MODE 2 the grid supplies protective earth (PE), Neutral (N) and one phase (LI) by a plug. The position in the plug of PE is guaranteed. The positions of N and LI can be interchanged arbitrarily. For N and L coming in on the foreseen line arrangement, the noise in the system relative to PE is minimal. This is favored case. For N and L coming in swapped, the noise in the system is increased. The figure shows the illustration with a triangle and a circle and a cross show the relationship of the power lines LI L2 L3 and the neutral line and the protective earth that is derived from the neutral line. The protective earth (PE) is an imperative connection and links the chassis and the measurement reference of the controller to the grid. Therefore, it is possible to define the expected area shown by the circle in which the neutral voltage by amplitude and phase angle is, simply by reading the lines A through D in relation to chassis/ PE. In case N and L were swapped, the decision in favor of the more appropriate line to center the charger to is in the area and the inappropriate line is outside of that circle 102.

In examples of the invention the incoming voltage is measured relative to PE and a decision is made about what line is going to be used on what input of the power stage.
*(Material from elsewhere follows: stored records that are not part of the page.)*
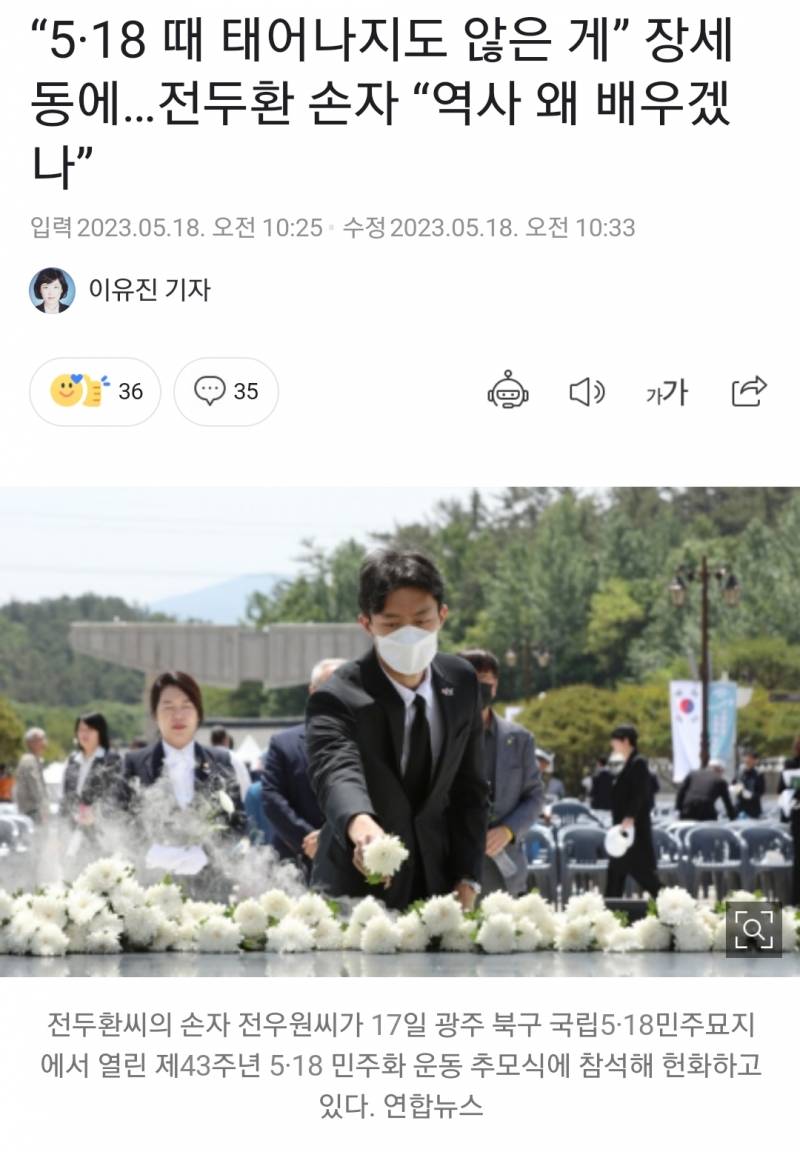 5·18 때 태어나지도 않은 게” 장세동에…전두환 손자 역사 왜 배우겠나” - 인스티즈(instiz) 일상 카테고리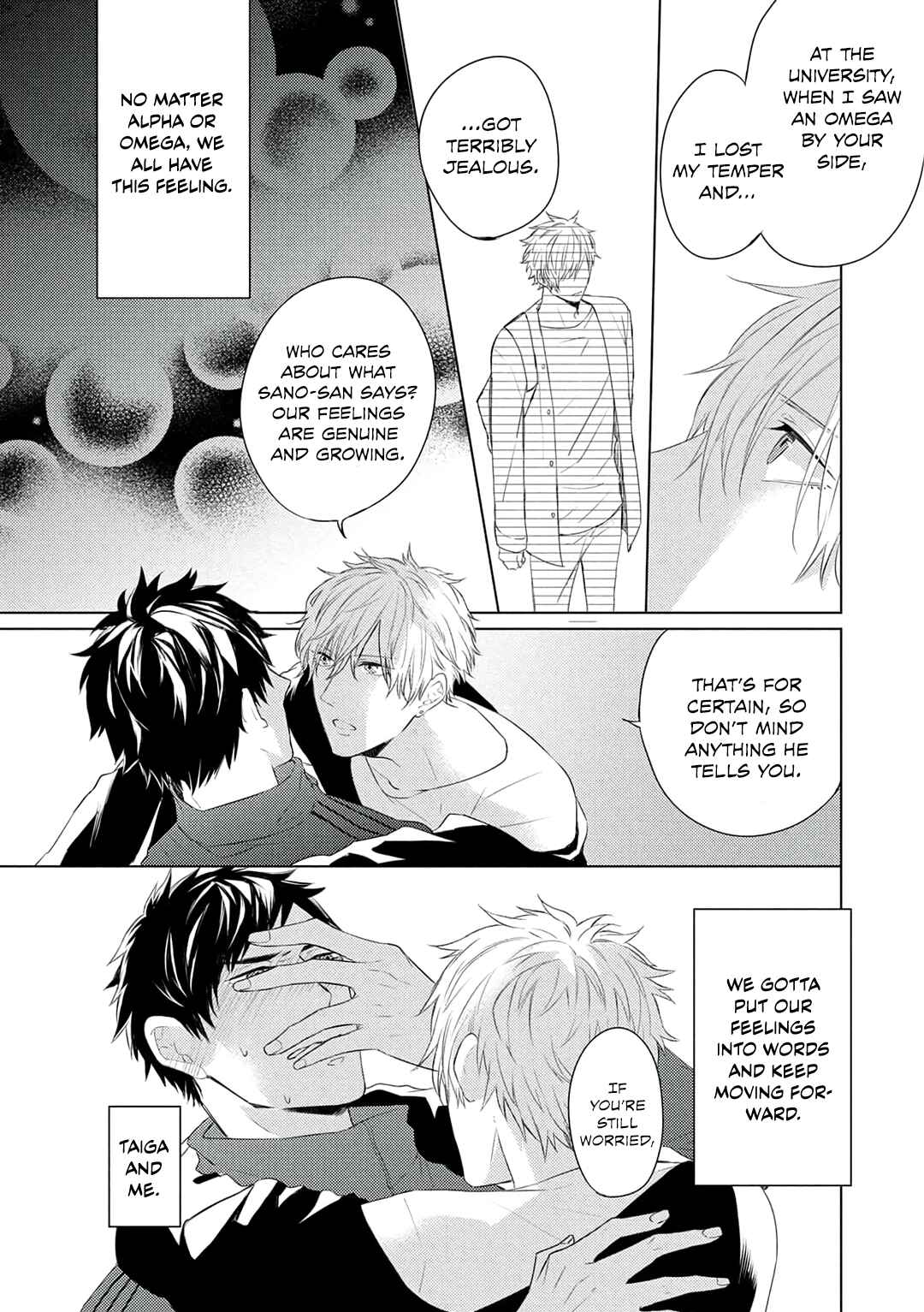Page 30 Chapter 4 Katsuyoku Scandal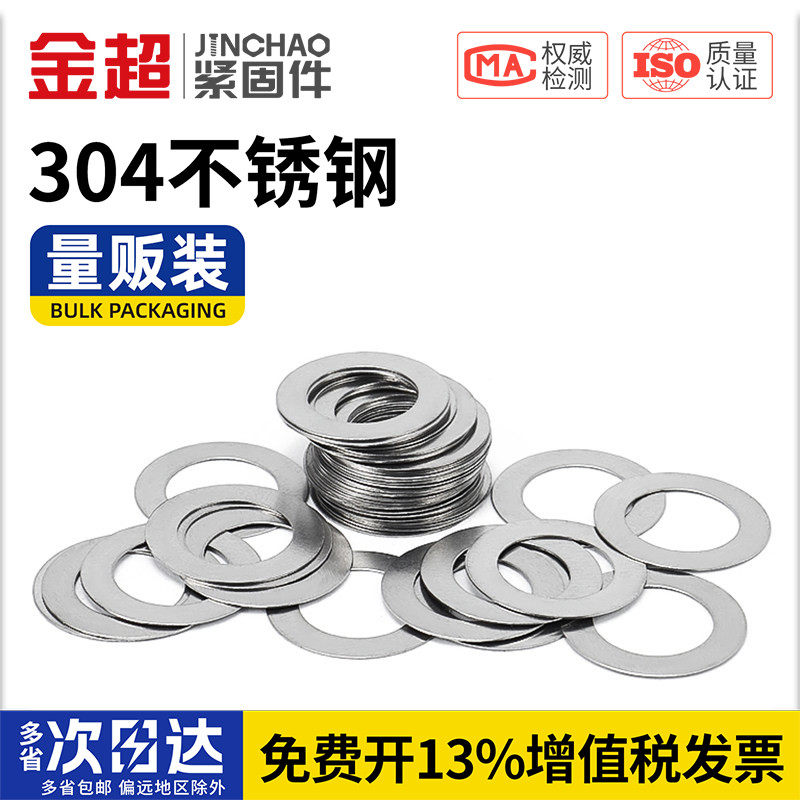 金超304不锈钢超薄金属垫片厚轴用间隙平垫垫圈0.1/0.2/0.3/0.5mm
As illustrated, the line closest to PE reference point marked by the cross 101 is attributed the role of neutral. In case the incoming line pair is swapped, the product reverts this situation by additional switches to select automatically the better configuration (least noise created)
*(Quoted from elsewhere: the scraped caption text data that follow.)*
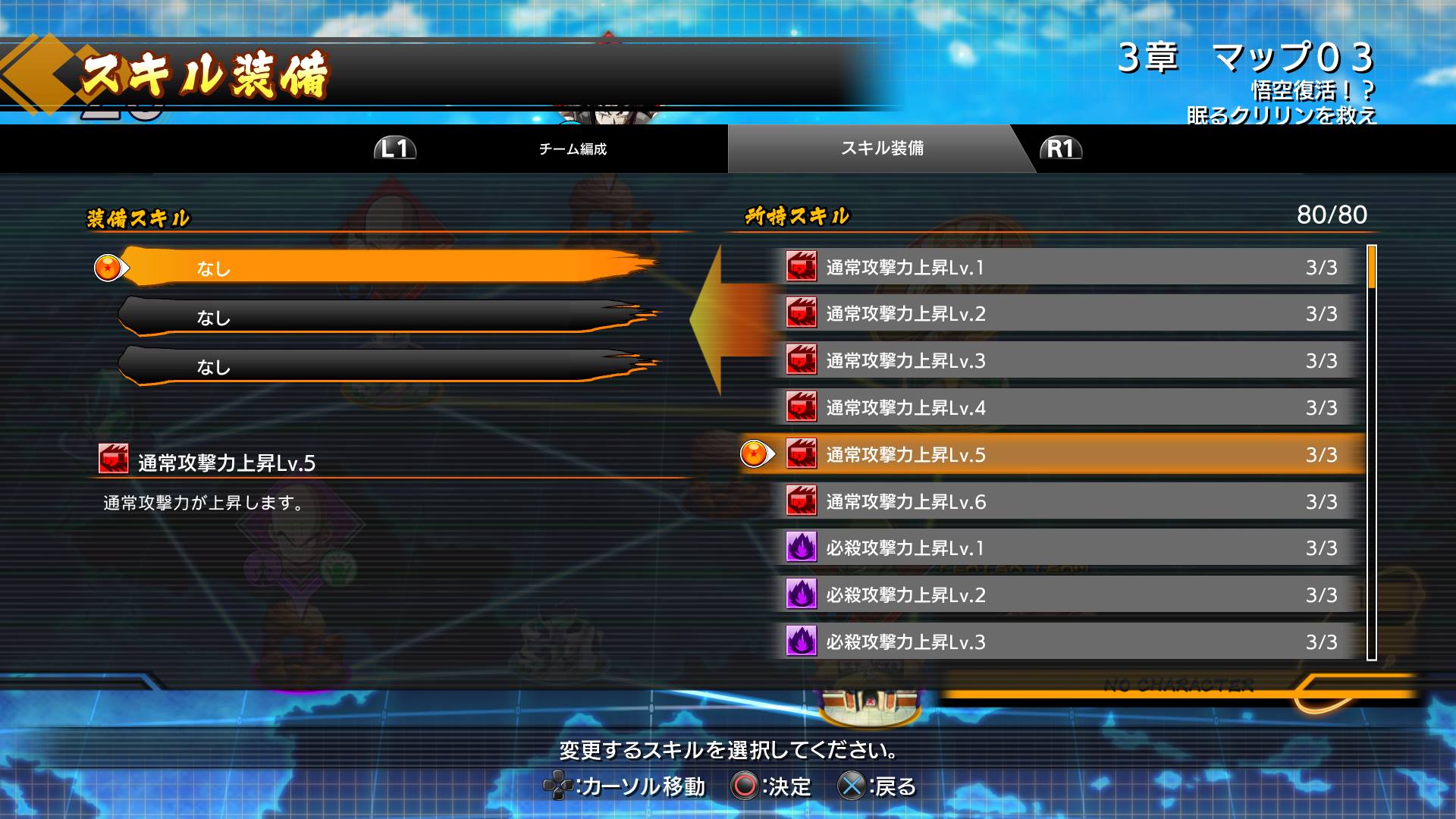 Dragon Ball FighterZ : le plein d'images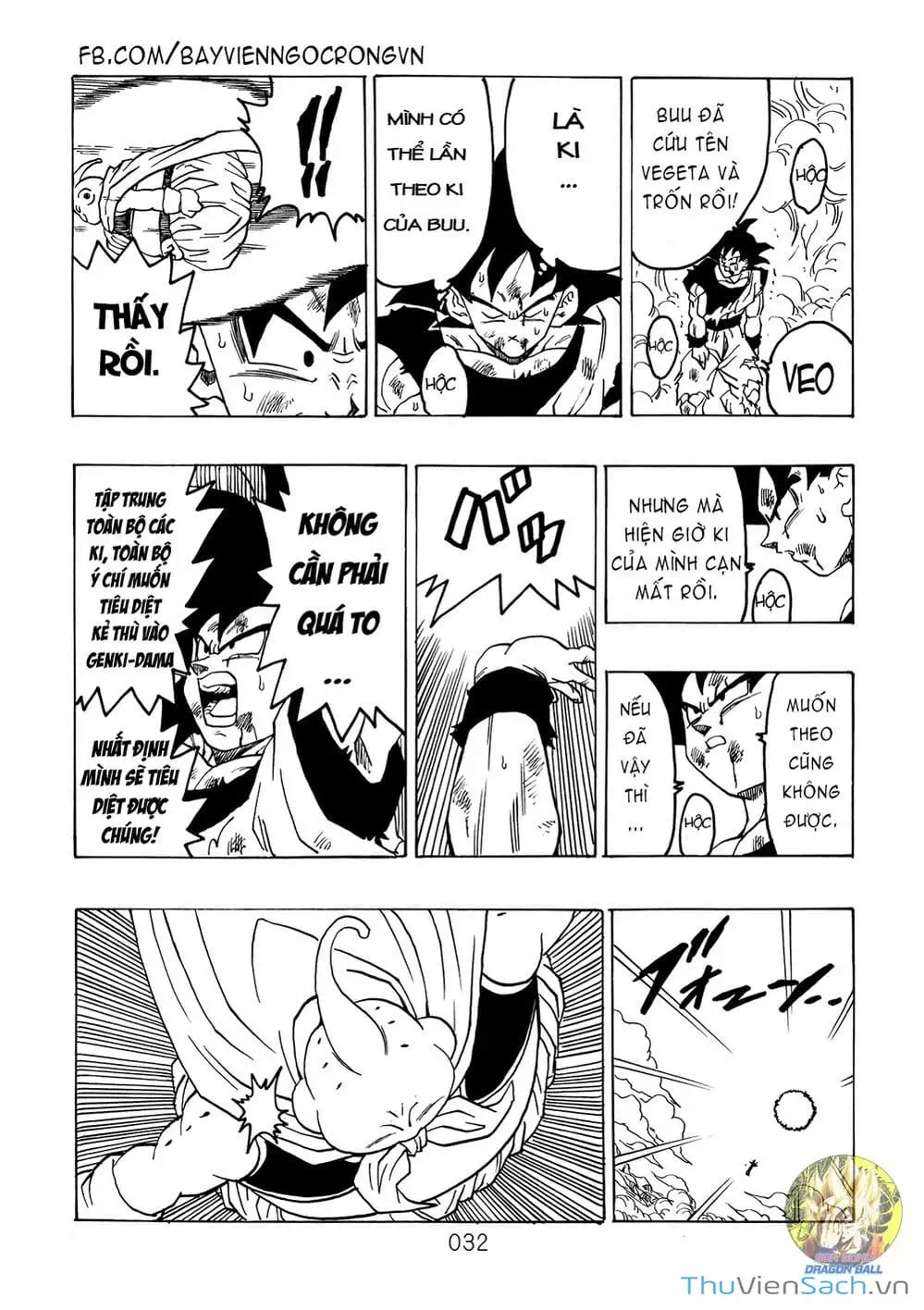 Truyện Tranh Hậu 7 Viên Ngọc Rồng - Dragon Ball After trang 3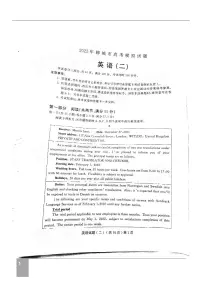 2022年聊城高三英语二模试题(无答案)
In examples of the invention, in phase swapping, the frequency defining line is replaced by neutral and the system is back to a quiet voltage on the capacitors.

The implementation used in examples is a set of one or two relays/switches that support together with the power stage, the routing of the power according to the best configuration. The extra switching arrangement/matrix enables use of a lesser compensation circuit or the tolerance to a larger number of parasitic capacitors and filter capacitors between the power lines and chassis in the vehicle. It makes the system safer as detection of fault currents is less obfuscated be leakage currents. The difference with regard the invention is that there is provided a switching matrix/circuitry comprising a series of switched/relays designated generally by reference numeral 13. These relays can be controlled to switch the inputs and the lines 19 and 20 as so respective inputs to the filter stages.